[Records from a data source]
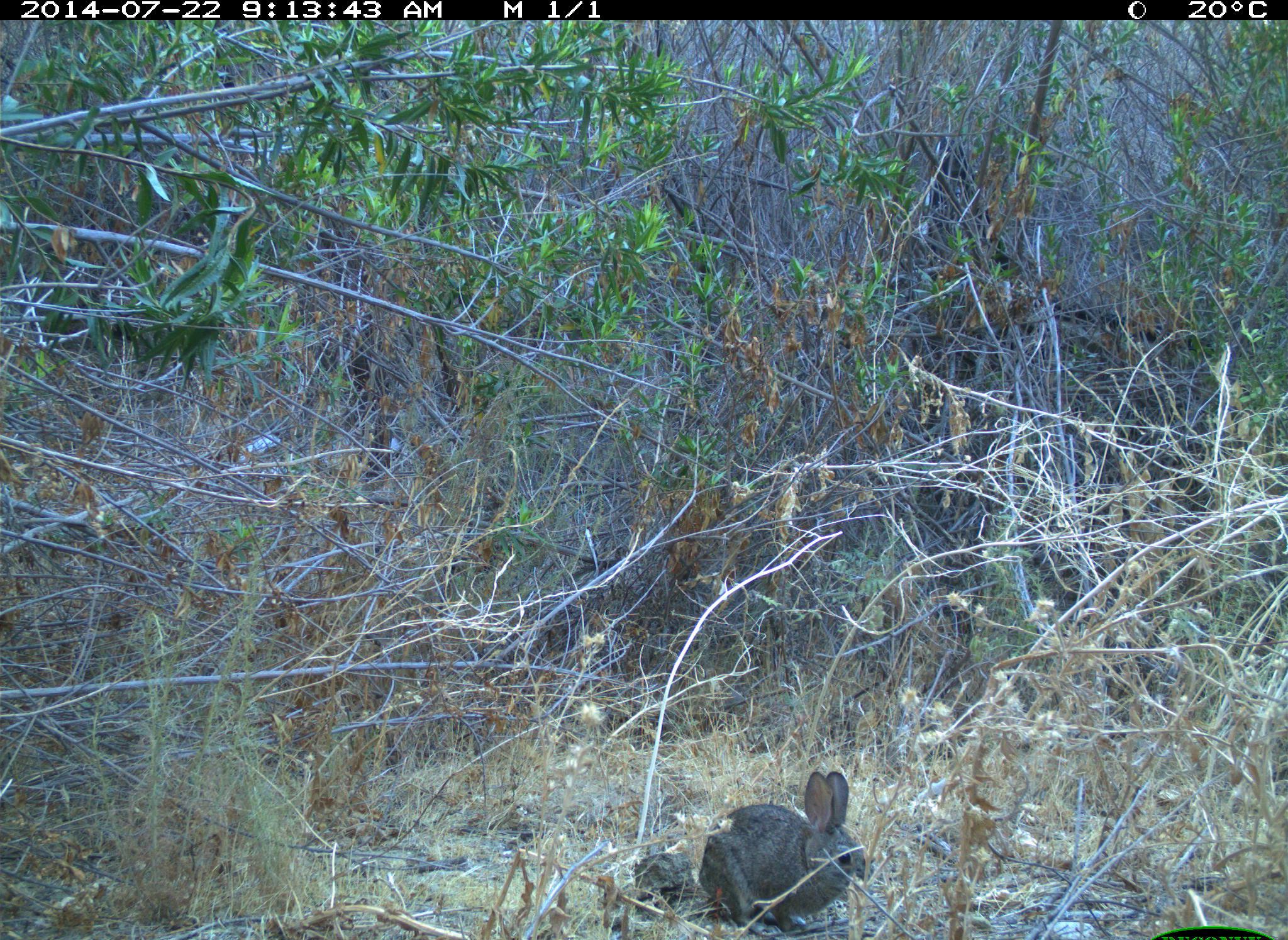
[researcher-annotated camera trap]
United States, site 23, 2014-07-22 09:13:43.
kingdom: Animalia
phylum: Chordata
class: Mammalia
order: Lagomorpha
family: Leporidae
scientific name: Leporidae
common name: rabbits and hares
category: rabbit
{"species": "rabbit (rabbits and hares) (Leporidae)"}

• Assigned task
Each line above is to be duplicated exactly, and the pictures are to be omitted.

• Written response
[researcher-annotated camera trap]
United States, site 23, 2014-07-22 09:13:43.
kingdom: Animalia
phylum: Chordata
class: Mammalia
order: Lagomorpha
family: Leporidae
scientific name: Leporidae
common name: rabbits and hares
category: rabbit
{"species": "rabbit (rabbits and hares) (Leporidae)"}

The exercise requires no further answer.